Söyleşimiz devam ettikçe zihnimin gerisinde Berde çalıyor. P!A albümünden bir şarkı. Akbaş’ın davudî sesine en yakıştırdığım şarkısı. Berde zihnime eşlik ederken bu sefer Akbaş’ın sesi dışında başka bir yönünü keşfetmeye başlıyorum. Söyleştiğim kişileri genelde başka şeylere benzetirim. Çok söylemem ama bir imge canlanıverir usulca. Akbaş da ise bir baykuş görüyorum. Davudî sesiyle Berde’yi söyleyen, derin gözlerinin gerisinden usulca bir bilgelikle meramını ve gördüklerini aktaran…

“Kürt müziğinin piyasa sorunu var.
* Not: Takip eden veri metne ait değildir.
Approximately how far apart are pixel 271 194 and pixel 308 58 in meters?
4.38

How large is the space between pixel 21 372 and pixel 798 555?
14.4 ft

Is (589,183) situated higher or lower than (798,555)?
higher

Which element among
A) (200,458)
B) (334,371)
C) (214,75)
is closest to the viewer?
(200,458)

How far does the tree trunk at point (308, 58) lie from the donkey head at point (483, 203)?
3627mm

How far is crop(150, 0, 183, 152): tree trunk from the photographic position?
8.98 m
Aynı zamanda siyasetin altında da eziliyor” diyen Akbaş devam ediyor: “Popüler kültür artık slogan müziği ile düğün müziğinin birleşimi haline geldi. Bizde bunu yaparsan senden iyi sanatçı yoktur ve sıkıntı yaşamazsın. Biraz toplumsal koşullar bunu bu hale getirdi ama bizim gibi Don Kişotluk yapan insanlar da zor da olsa kendi dinleyicisini oluşturuyor. Sen doğru bir şeyler yaptığında, kendin olduğunda yol alıyorsun. Belki çok popüler değilsin ama zamanla kemikleşmiş bir dinleyiciye sahip oluyorsun.”
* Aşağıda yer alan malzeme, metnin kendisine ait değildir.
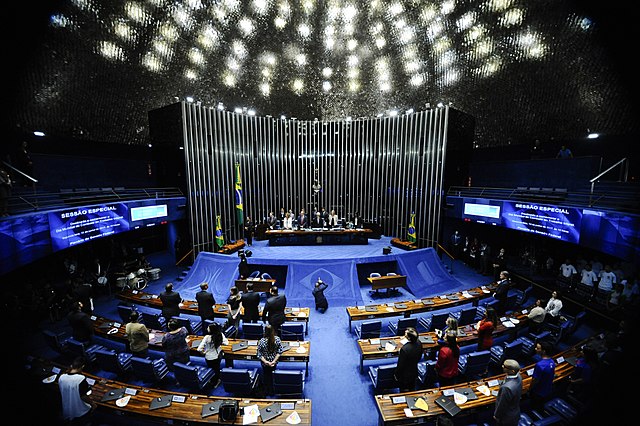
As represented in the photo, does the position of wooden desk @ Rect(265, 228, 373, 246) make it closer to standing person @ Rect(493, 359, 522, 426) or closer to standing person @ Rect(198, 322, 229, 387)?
standing person @ Rect(198, 322, 229, 387)

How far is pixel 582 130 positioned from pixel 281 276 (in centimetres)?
1336

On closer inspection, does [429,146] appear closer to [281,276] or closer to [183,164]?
[281,276]

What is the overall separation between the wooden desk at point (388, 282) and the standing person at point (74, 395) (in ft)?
25.2

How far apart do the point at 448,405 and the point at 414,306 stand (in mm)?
3715

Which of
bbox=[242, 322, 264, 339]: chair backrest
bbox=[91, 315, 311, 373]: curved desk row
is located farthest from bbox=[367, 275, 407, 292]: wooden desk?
bbox=[242, 322, 264, 339]: chair backrest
Bir yandan da Kürt dilleri üzerinde çok uzun süre devam eden yasakçı zihniyeti konuşuyoruz. Birebir engellemeler kadar televizyona çıkamama ve medyada görünmez kılınmanın da Türkçe dışında müzik yapan kişileri engellediğini söyleyen Akbaş, “Harbiye Açıkhava konserleri yapıldığında Kürt sanatçıların ya da diğer halklardan sanatçıların orada olamaması engellemedir. 90’lı yıllarda doğrudan engelleme vardı. Gelip fişi çekip, sazları kafamızda kırıyorlardı. Ama şu an yok sayma kültürü yerleşti. Belirli salonlara bile zor giriyoruz” diye ekliyor.

Doğrudan soruyorum: Mehmet Akbaş ne arıyor?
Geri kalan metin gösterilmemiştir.